O sigilo da fonte, entre nós, é garantido pela Constituição (artigo 5º, XIV). No último caso relevante decidido pelo Supremo (Agravo Regimental na Reclamação 21.504, São Paulo), de 17/11/2015, o relator, ministro Celso de Melo, limitou-se, em seu voto, a dizer o óbvio; que jornalista “não podia sofrer qualquer sanção, quando se recusar a quebrar esse sigilo (da fonte)”. Faltou ir, não se sabe por que, ao centro do problema. Sem uma palavra sobre a obrigação de responder, o próprio jornalista, pelas informações que recebeu de sua fonte. Um tema tranquilo, na doutrina. Cito apenas Steinmetz (Comentários à Constituição): “Quando o profissional ou a empresa invocam o sigilo da fonte, assumem a plena responsabilidade pelo teor da informação veiculada, inclusive respondendo cível e criminalmente por eventuais danos causados a direitos de terceiros (e.g., honra, intimidade, vida privada e imagem)”.

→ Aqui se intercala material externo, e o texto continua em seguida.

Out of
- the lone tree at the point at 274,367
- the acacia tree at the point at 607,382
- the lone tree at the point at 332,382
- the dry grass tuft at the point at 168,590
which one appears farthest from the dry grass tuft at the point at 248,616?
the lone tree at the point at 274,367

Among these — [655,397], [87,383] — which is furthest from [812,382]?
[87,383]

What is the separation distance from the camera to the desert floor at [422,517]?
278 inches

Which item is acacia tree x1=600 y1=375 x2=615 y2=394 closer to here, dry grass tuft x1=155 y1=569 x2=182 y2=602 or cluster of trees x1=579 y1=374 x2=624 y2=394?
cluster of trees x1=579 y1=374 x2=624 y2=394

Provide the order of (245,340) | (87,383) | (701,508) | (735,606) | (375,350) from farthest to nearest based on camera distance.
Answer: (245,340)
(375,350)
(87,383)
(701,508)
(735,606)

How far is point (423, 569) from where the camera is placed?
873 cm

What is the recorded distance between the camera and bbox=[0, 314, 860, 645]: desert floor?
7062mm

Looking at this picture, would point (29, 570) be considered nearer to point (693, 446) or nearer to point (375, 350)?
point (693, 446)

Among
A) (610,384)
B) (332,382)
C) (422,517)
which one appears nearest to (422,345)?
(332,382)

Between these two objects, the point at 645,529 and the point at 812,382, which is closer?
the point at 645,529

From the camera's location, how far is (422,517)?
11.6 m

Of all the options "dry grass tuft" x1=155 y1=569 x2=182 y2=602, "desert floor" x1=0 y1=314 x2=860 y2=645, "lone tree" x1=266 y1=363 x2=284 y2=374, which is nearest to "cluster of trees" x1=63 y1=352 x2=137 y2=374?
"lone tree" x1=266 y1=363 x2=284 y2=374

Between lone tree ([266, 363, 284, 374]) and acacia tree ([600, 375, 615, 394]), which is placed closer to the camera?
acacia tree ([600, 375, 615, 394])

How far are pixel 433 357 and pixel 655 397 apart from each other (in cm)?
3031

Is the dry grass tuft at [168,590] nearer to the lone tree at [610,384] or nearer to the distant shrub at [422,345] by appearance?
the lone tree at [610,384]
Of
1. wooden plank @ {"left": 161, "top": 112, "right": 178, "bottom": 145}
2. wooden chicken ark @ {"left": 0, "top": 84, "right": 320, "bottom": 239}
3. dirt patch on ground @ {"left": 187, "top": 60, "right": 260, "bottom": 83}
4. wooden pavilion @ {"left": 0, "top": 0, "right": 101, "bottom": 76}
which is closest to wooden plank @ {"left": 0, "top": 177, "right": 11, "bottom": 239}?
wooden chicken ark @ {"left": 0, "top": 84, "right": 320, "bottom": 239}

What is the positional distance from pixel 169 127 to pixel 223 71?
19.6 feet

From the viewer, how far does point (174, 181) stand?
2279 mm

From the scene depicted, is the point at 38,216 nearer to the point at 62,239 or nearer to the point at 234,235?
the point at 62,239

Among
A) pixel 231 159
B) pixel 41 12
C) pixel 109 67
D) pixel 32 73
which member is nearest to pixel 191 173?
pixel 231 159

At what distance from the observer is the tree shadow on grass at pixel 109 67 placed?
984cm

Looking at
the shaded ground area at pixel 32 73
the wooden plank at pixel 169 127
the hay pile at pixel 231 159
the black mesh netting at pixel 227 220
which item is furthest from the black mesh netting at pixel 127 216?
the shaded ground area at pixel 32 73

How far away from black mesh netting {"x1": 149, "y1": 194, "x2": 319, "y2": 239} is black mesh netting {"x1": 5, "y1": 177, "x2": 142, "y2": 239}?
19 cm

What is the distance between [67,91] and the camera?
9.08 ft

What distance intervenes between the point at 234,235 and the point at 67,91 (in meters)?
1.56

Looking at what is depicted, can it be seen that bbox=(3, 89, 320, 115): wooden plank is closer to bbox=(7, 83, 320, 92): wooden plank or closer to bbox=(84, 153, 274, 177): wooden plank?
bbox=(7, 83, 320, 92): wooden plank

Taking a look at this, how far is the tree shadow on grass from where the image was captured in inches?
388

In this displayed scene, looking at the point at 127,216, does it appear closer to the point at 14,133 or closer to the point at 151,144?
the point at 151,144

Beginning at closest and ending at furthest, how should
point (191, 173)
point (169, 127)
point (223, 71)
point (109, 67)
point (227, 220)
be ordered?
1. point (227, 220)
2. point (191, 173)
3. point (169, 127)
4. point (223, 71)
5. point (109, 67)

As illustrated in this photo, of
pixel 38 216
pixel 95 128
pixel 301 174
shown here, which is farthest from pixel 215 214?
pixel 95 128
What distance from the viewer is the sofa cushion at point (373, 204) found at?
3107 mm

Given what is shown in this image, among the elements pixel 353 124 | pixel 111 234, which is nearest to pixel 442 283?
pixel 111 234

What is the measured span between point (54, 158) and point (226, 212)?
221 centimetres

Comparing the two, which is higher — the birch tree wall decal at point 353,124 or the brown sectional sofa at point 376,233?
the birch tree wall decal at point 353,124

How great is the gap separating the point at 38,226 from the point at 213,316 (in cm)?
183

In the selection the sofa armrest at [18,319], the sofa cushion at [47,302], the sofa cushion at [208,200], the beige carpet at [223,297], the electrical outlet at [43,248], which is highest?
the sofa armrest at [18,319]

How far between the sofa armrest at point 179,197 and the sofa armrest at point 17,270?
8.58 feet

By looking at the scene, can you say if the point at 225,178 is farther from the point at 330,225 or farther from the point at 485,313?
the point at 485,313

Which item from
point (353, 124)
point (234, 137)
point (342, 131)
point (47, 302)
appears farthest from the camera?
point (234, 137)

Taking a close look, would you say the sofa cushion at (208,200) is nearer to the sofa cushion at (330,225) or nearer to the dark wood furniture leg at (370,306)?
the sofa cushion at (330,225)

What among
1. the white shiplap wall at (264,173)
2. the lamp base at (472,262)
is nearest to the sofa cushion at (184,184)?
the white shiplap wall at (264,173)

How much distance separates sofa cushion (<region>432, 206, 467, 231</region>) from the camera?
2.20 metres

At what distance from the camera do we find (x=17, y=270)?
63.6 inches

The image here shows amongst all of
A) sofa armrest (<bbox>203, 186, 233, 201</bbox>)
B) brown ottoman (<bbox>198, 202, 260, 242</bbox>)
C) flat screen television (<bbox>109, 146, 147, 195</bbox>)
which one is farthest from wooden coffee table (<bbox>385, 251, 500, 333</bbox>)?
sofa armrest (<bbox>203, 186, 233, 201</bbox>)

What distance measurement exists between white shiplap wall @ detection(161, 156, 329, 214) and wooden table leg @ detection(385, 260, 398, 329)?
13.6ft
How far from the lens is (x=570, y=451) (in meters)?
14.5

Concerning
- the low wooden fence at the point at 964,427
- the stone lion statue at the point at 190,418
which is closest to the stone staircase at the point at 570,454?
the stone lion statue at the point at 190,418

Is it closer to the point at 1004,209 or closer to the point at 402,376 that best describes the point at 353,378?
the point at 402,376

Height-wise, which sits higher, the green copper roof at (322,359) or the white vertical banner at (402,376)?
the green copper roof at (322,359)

Como visto, e diferentemente do que tem sido entendido por alguns jornais brasileiros, o sigilo protege apenas a fonte. E, não, o jornalista. Que deve sempre responder pelo que sua fonte disser. Simples assim. Fora disso, teríamos uma nova categoria na praça. A dos semideuses. Quero destruir a reputação de quem não goste? É simples. Digo que ele é traficante, estuprador de menores, corrupto, por ái vai. Após o que se seguiria, no texto, o tal “segundo uma fonte”. Ao dizer essa expressão mágica, “segundo uma fonte”, pretendem os jornalistas que não são obrigados a provar nada. Sua fonte é que deve. Só que, como o jornalista tem direito de não dizer quem ela é, no mundo real ninguém seria punido. Nunca. Nem a fonte (acaso existir). Nem o jornalista. O crime perfeito.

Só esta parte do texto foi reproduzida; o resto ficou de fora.